» YOUR GOAL
Return the full material exactly.

━━━

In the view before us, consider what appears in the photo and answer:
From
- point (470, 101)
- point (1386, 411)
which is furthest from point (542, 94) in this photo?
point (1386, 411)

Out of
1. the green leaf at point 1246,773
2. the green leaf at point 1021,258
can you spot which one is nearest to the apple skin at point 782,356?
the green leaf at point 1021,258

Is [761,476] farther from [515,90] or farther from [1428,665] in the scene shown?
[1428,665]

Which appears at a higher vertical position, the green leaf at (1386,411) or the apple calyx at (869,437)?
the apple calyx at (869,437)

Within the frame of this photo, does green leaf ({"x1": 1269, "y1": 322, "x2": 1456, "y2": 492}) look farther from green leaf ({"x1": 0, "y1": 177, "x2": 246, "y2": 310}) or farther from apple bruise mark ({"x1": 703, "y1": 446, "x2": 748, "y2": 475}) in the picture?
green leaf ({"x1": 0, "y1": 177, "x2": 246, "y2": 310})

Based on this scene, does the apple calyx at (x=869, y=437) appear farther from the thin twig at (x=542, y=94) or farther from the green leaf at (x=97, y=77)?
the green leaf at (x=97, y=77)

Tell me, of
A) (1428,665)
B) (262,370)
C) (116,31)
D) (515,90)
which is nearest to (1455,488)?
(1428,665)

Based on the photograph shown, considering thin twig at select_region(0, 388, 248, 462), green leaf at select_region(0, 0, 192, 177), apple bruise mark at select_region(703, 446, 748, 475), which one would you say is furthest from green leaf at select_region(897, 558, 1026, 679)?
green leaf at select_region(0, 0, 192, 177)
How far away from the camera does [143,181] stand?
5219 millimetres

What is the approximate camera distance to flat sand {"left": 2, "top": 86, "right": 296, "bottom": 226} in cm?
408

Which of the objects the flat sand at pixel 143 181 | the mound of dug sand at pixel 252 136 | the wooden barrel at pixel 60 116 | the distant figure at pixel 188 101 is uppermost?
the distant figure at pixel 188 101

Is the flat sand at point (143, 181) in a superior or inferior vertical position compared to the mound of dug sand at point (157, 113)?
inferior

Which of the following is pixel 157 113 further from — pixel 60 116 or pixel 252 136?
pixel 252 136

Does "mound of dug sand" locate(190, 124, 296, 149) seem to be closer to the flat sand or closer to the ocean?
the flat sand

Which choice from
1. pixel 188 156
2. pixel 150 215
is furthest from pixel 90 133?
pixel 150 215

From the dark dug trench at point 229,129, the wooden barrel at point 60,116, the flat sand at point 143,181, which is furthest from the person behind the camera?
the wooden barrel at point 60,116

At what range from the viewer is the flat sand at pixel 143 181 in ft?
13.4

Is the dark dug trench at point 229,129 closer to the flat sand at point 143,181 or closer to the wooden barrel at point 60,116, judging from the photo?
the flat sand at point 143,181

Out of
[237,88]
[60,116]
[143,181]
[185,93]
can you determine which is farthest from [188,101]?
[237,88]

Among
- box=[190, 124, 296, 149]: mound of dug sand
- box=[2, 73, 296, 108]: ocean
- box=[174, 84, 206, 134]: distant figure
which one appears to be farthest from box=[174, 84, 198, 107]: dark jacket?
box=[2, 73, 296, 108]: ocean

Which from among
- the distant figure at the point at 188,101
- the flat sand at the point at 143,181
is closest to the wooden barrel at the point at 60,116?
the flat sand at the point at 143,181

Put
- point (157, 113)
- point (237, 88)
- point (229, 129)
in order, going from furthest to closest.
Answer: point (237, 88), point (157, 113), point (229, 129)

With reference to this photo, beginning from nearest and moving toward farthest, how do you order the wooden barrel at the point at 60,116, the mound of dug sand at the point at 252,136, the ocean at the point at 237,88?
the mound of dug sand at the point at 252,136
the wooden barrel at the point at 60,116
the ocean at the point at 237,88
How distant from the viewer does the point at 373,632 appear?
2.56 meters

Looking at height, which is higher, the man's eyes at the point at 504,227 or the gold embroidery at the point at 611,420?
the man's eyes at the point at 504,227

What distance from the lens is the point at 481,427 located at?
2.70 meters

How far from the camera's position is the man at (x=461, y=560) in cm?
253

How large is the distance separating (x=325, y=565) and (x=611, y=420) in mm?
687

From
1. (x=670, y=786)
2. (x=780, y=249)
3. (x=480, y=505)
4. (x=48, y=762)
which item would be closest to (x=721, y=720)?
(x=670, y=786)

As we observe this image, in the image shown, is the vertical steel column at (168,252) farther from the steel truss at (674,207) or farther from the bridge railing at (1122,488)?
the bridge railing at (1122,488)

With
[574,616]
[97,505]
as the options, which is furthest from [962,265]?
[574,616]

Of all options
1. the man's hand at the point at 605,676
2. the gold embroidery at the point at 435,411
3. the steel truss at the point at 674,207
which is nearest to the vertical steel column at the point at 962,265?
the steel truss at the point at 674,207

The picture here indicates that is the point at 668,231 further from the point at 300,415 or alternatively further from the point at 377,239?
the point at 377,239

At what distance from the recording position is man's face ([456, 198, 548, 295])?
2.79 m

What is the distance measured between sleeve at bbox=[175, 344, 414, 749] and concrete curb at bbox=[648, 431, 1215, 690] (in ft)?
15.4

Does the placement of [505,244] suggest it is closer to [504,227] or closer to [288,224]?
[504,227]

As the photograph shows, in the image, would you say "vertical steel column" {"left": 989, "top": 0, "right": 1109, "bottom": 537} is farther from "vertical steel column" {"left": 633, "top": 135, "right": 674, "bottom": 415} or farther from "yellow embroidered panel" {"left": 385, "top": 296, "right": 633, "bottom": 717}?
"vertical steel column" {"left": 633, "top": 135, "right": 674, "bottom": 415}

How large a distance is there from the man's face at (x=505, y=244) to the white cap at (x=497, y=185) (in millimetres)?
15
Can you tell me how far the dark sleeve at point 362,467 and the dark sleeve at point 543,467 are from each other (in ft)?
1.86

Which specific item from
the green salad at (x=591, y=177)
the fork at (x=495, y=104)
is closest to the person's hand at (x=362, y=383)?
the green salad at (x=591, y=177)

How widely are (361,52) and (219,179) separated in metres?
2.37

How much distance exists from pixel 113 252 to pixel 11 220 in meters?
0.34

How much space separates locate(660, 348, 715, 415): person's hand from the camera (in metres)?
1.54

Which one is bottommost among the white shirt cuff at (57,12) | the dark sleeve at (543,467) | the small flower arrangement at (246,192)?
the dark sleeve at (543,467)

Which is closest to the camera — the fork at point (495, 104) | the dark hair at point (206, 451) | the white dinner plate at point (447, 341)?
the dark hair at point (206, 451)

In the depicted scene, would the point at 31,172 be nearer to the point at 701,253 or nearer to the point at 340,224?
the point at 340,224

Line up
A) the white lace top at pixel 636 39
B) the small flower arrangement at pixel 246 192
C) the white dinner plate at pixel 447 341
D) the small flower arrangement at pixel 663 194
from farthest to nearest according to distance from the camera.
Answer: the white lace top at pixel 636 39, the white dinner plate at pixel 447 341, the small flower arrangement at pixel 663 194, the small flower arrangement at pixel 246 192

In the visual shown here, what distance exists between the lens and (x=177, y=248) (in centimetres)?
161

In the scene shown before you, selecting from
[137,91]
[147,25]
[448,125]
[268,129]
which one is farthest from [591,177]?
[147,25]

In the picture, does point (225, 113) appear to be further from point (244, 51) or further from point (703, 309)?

━━━

» WORKED ANSWER
In the view before us, consider what appears in the photo and answer:
From
- point (470, 101)
- point (1386, 411)
which is furthest from point (542, 94) in this photo?
point (1386, 411)

Out of
1. the green leaf at point 1246,773
2. the green leaf at point 1021,258
can you spot which one is nearest to the apple skin at point 782,356?
the green leaf at point 1021,258

Is [761,476] farther from [515,90] or farther from [1428,665] in the scene shown?
[1428,665]

Which appears at a higher vertical position, the green leaf at (1386,411) or the apple calyx at (869,437)?
the apple calyx at (869,437)

Within the frame of this photo, does green leaf ({"x1": 1269, "y1": 322, "x2": 1456, "y2": 492}) look farther from green leaf ({"x1": 0, "y1": 177, "x2": 246, "y2": 310}) or farther from apple bruise mark ({"x1": 703, "y1": 446, "x2": 748, "y2": 475}) in the picture?
green leaf ({"x1": 0, "y1": 177, "x2": 246, "y2": 310})

Based on this scene, does the apple calyx at (x=869, y=437) appear farther from the thin twig at (x=542, y=94) or farther from the green leaf at (x=97, y=77)?
the green leaf at (x=97, y=77)

Tell me, of
A) (1428,665)
B) (262,370)
C) (116,31)
D) (515,90)
which is nearest to (1455,488)?
(1428,665)

Based on the photograph shown, considering thin twig at select_region(0, 388, 248, 462), green leaf at select_region(0, 0, 192, 177), apple bruise mark at select_region(703, 446, 748, 475), which one would you say is furthest from green leaf at select_region(897, 558, 1026, 679)?
green leaf at select_region(0, 0, 192, 177)
How far away from the camera does [143,181] stand?
5219 millimetres

What is the approximate camera distance to flat sand {"left": 2, "top": 86, "right": 296, "bottom": 226} in cm?
408

Which of the objects the flat sand at pixel 143 181 | the mound of dug sand at pixel 252 136 | the wooden barrel at pixel 60 116 | the distant figure at pixel 188 101 is uppermost?
the distant figure at pixel 188 101

Is the flat sand at point (143, 181) in a superior or inferior vertical position compared to the mound of dug sand at point (157, 113)?
inferior

Which of the following is pixel 157 113 further from — pixel 60 116 or pixel 252 136?
pixel 252 136

Does "mound of dug sand" locate(190, 124, 296, 149) seem to be closer to the flat sand or closer to the ocean?
the flat sand

Which choice from
1. pixel 188 156
2. pixel 150 215
is furthest from pixel 90 133?
pixel 150 215

From the dark dug trench at point 229,129, the wooden barrel at point 60,116, the flat sand at point 143,181, which is furthest from the person behind the camera?
the wooden barrel at point 60,116

At what range from the viewer is the flat sand at pixel 143 181 in ft?
13.4

Is the dark dug trench at point 229,129 closer to the flat sand at point 143,181 or closer to the wooden barrel at point 60,116, judging from the photo?
the flat sand at point 143,181

Out of
[237,88]
[60,116]
[143,181]
[185,93]
can you determine which is farthest from [188,101]?
[237,88]

Among
- box=[190, 124, 296, 149]: mound of dug sand
- box=[2, 73, 296, 108]: ocean
- box=[174, 84, 206, 134]: distant figure
which one appears to be farthest from box=[174, 84, 198, 107]: dark jacket?
box=[2, 73, 296, 108]: ocean

Which from among
- the distant figure at the point at 188,101
- the flat sand at the point at 143,181
is closest to the wooden barrel at the point at 60,116?
the flat sand at the point at 143,181

Put
- point (157, 113)
- point (237, 88)
- point (229, 129)
in order, going from furthest to closest.
Answer: point (237, 88), point (157, 113), point (229, 129)

With reference to this photo, beginning from nearest and moving toward farthest, how do you order the wooden barrel at the point at 60,116, the mound of dug sand at the point at 252,136, the ocean at the point at 237,88?
the mound of dug sand at the point at 252,136
the wooden barrel at the point at 60,116
the ocean at the point at 237,88
How distant from the viewer does the point at 373,632 appear?
2.56 meters

Looking at height, which is higher, the man's eyes at the point at 504,227 or the gold embroidery at the point at 611,420?
the man's eyes at the point at 504,227

What distance from the lens is the point at 481,427 located at?
2.70 meters

How far from the camera's position is the man at (x=461, y=560) in cm?
253

How large is the distance separating (x=325, y=565) and (x=611, y=420) in mm?
687

From
1. (x=670, y=786)
2. (x=780, y=249)
3. (x=480, y=505)
4. (x=48, y=762)
which item would be closest to (x=721, y=720)?
(x=670, y=786)

As we observe this image, in the image shown, is the vertical steel column at (168,252) farther from the steel truss at (674,207) or farther from the bridge railing at (1122,488)?
the bridge railing at (1122,488)

With
[574,616]
[97,505]
as the options, which is furthest from [962,265]?
[574,616]

Of all options
1. the man's hand at the point at 605,676
2. the gold embroidery at the point at 435,411
3. the steel truss at the point at 674,207
which is nearest to the vertical steel column at the point at 962,265?
the steel truss at the point at 674,207

The picture here indicates that is the point at 668,231 further from the point at 300,415 or alternatively further from the point at 377,239?
the point at 377,239

At what distance from the recording position is man's face ([456, 198, 548, 295])?
2.79 m

What is the distance measured between sleeve at bbox=[175, 344, 414, 749] and concrete curb at bbox=[648, 431, 1215, 690] (in ft)?
15.4

Does the placement of [505,244] suggest it is closer to [504,227] or closer to [288,224]?
[504,227]

As the photograph shows, in the image, would you say "vertical steel column" {"left": 989, "top": 0, "right": 1109, "bottom": 537} is farther from "vertical steel column" {"left": 633, "top": 135, "right": 674, "bottom": 415} or farther from "yellow embroidered panel" {"left": 385, "top": 296, "right": 633, "bottom": 717}?
"vertical steel column" {"left": 633, "top": 135, "right": 674, "bottom": 415}

How large a distance is there from the man's face at (x=505, y=244) to the white cap at (x=497, y=185) (in millimetres)?
15
Can you tell me how far the dark sleeve at point 362,467 and the dark sleeve at point 543,467 are from each other (in ft)?
1.86

Which specific item from
the green salad at (x=591, y=177)
the fork at (x=495, y=104)
is closest to the person's hand at (x=362, y=383)?
the green salad at (x=591, y=177)

How widely are (361,52) and (219,179) separated in metres?
2.37

How much distance exists from pixel 113 252 to pixel 11 220 in meters?
0.34

How much space separates locate(660, 348, 715, 415): person's hand from the camera (in metres)?
1.54

Which one is bottommost among the white shirt cuff at (57,12) | the dark sleeve at (543,467) | the small flower arrangement at (246,192)?
the dark sleeve at (543,467)

Which is closest to the camera — the fork at point (495, 104) | the dark hair at point (206, 451) | the white dinner plate at point (447, 341)?
the dark hair at point (206, 451)

In the depicted scene, would the point at 31,172 be nearer to the point at 701,253 or nearer to the point at 340,224?
the point at 340,224

Line up
A) the white lace top at pixel 636 39
B) the small flower arrangement at pixel 246 192
C) the white dinner plate at pixel 447 341
D) the small flower arrangement at pixel 663 194
from farthest to nearest according to distance from the camera.
Answer: the white lace top at pixel 636 39, the white dinner plate at pixel 447 341, the small flower arrangement at pixel 663 194, the small flower arrangement at pixel 246 192

In the visual shown here, what distance exists between the lens and (x=177, y=248) (in centimetres)?
161

In the scene shown before you, selecting from
[137,91]
[147,25]
[448,125]
[268,129]
which one is farthest from [591,177]?
[147,25]

In the picture, does point (225, 113) appear to be further from point (244, 51) or further from point (703, 309)?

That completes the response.